How would you convert x=t^3 - 8t and y=t^2 into its cartesian form?

I was thinking of sq rotting the y to make root y = 2 but then it could be + or minus?

Thanks :smile:

Try squaring the x.

Surely square rooting y would give sqrt(y)=t? then substitute that back into the x formula and replace all t's with sqrt(y)

Reply 3

Cleoleo

Original post by lamalas600

Surely square rooting y would give sqrt(y)=t? then substitute that back into the x formula and replace all t's with sqrt(y)

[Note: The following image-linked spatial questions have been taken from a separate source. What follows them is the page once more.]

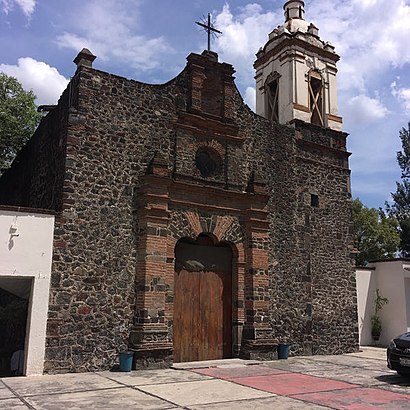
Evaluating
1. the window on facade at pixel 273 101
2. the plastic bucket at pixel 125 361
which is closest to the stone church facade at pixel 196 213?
the window on facade at pixel 273 101

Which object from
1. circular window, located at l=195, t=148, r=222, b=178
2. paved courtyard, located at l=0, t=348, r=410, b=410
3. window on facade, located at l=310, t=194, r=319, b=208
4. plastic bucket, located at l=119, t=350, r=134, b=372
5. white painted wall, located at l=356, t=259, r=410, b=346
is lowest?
paved courtyard, located at l=0, t=348, r=410, b=410

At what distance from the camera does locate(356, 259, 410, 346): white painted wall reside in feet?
57.7

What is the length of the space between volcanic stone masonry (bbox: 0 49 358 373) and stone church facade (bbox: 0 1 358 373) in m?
0.04

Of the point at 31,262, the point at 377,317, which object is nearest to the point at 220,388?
the point at 31,262

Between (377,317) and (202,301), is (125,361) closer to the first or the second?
(202,301)

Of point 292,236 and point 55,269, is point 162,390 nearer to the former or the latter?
point 55,269

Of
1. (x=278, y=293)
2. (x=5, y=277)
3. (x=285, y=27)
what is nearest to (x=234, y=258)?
(x=278, y=293)

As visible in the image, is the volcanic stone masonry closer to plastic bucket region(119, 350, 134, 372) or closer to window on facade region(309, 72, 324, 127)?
plastic bucket region(119, 350, 134, 372)

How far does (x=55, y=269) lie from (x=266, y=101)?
10.4m

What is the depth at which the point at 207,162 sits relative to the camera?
1403 centimetres

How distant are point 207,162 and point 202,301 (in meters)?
4.09

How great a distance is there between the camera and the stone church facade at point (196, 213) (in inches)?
448

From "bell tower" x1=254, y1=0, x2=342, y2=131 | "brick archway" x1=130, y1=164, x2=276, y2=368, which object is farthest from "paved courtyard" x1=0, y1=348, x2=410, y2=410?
"bell tower" x1=254, y1=0, x2=342, y2=131

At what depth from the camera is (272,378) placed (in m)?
10.3
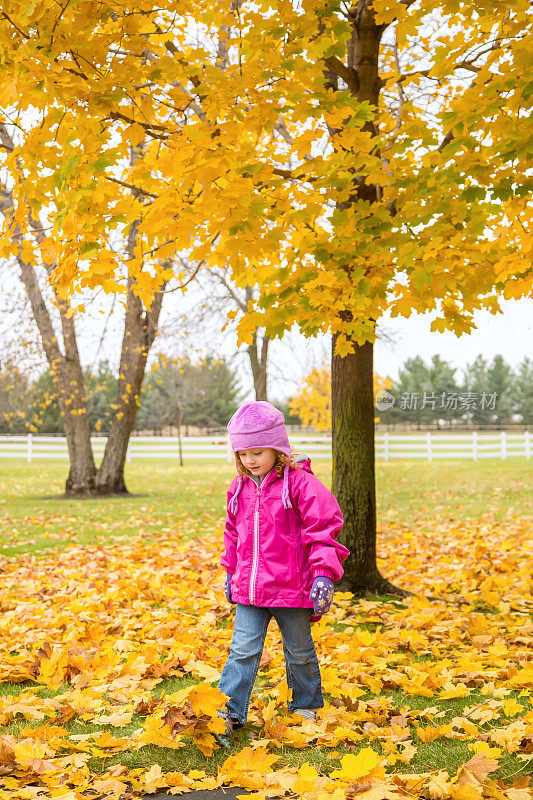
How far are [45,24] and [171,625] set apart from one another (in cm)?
352

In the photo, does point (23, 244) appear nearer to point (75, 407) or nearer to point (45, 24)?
point (45, 24)

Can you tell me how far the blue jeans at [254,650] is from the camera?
3111 mm

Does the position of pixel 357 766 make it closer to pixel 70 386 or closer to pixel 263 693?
pixel 263 693

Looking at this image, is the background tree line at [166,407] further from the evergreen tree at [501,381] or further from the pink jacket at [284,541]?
the pink jacket at [284,541]

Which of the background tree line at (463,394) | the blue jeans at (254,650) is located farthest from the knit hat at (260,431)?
the background tree line at (463,394)

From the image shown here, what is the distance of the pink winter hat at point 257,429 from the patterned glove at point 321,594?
1.91ft

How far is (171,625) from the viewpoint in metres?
4.72

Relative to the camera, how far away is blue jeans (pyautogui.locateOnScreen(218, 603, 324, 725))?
3111 mm

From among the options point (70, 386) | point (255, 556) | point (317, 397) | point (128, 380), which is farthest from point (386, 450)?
point (255, 556)

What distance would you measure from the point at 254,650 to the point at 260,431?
96 centimetres

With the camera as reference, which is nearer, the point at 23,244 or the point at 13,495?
the point at 23,244

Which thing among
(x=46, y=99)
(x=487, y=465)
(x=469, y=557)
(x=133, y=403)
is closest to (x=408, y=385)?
(x=487, y=465)

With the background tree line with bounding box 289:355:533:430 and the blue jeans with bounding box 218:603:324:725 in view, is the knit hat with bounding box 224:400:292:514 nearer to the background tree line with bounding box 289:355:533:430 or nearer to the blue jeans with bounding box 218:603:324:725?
the blue jeans with bounding box 218:603:324:725

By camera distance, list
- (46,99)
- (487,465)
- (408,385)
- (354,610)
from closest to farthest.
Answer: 1. (46,99)
2. (354,610)
3. (487,465)
4. (408,385)
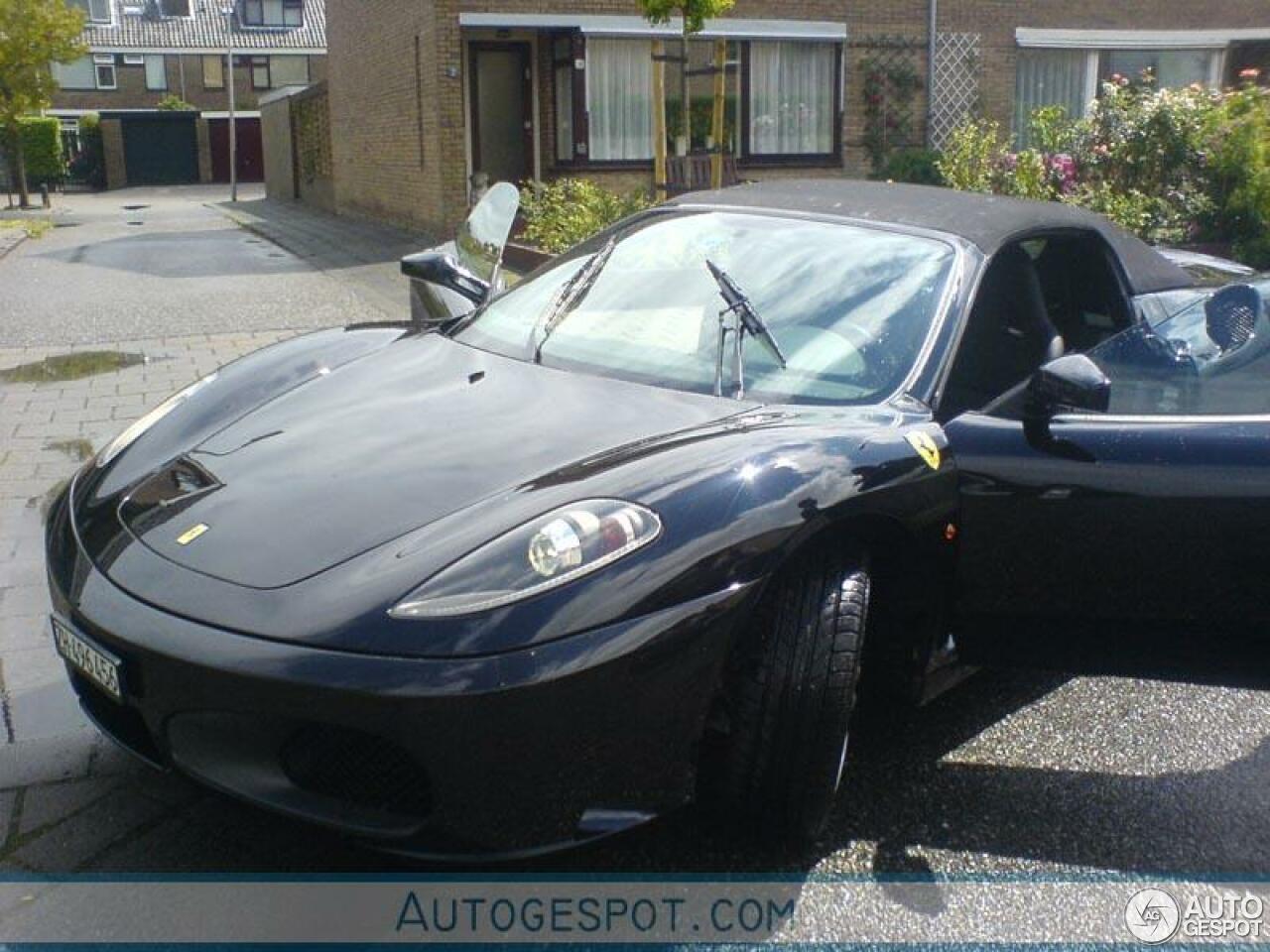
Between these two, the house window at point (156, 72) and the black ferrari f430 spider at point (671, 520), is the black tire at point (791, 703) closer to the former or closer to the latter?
the black ferrari f430 spider at point (671, 520)

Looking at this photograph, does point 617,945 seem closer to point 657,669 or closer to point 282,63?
point 657,669

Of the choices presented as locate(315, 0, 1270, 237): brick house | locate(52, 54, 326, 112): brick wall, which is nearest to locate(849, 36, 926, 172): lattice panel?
locate(315, 0, 1270, 237): brick house

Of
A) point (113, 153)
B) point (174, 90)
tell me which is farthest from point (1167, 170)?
point (174, 90)

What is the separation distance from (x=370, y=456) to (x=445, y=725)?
32.6 inches

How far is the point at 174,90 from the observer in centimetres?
5275

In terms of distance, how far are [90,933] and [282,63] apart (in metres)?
53.2

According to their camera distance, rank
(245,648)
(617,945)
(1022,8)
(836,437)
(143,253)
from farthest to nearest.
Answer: (1022,8), (143,253), (836,437), (617,945), (245,648)

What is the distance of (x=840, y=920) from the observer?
8.49ft

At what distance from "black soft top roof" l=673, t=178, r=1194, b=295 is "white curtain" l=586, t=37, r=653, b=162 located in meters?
13.1

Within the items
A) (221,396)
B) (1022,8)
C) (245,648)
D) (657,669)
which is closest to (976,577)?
(657,669)

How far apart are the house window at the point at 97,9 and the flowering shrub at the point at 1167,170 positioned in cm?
4926

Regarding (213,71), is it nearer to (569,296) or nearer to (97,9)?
(97,9)

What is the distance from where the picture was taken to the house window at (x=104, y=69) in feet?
171

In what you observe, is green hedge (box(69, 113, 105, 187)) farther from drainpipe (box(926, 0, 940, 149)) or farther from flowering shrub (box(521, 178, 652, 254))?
flowering shrub (box(521, 178, 652, 254))
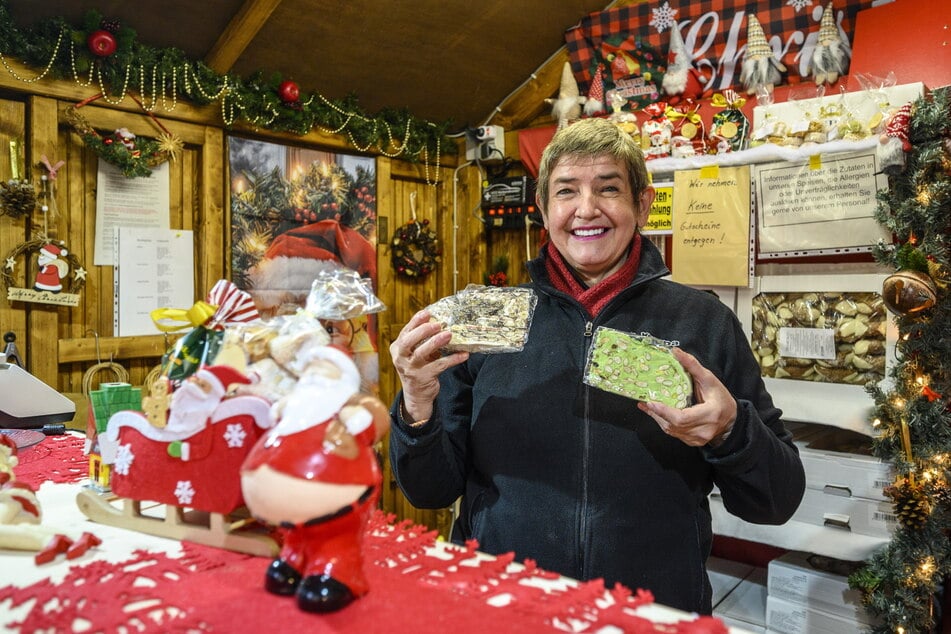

but could it not be +/- sq root y?

Reply 4

Hazza616

You don't have to worry about that, as you will be squaring the Y again later on.

Reply 5

Mathlete 4 the win

squaring the x and then subbing in y would work

Reply 6

Cleoleo

Original post by 4 Mathlete the win

squaring the x and then subbing in y would work

So squaring the whole of x=t^3 - 8t to get t^6 - 64t^2 = x^2 and then subbing y where you see t^2... so it would be x^2 = y^3 - 64y ?

Reply 7

ghostwalker

Original post by Cleoleo

So squaring the whole of x=t^3 - 8t to get t^6 - 64t^2 = x^2

Have another go:

x^2=(t^3-8t)^2=(t^3-8t)\times(t^3-8t)=....

Reply 8

Mathlete 4 the win

Original post by Cleoleo

So squaring the whole of x=t^3 - 8t to get t^6 - 64t^2 = x^2 and then subbing y where you see t^2... so it would be x^2 = y^3 - 64y ?

Yeah as ghostwalker has said you haven't quite expanded it correctly but after that you have the right idea. Just expand it as you would normally making sure not miss any terms.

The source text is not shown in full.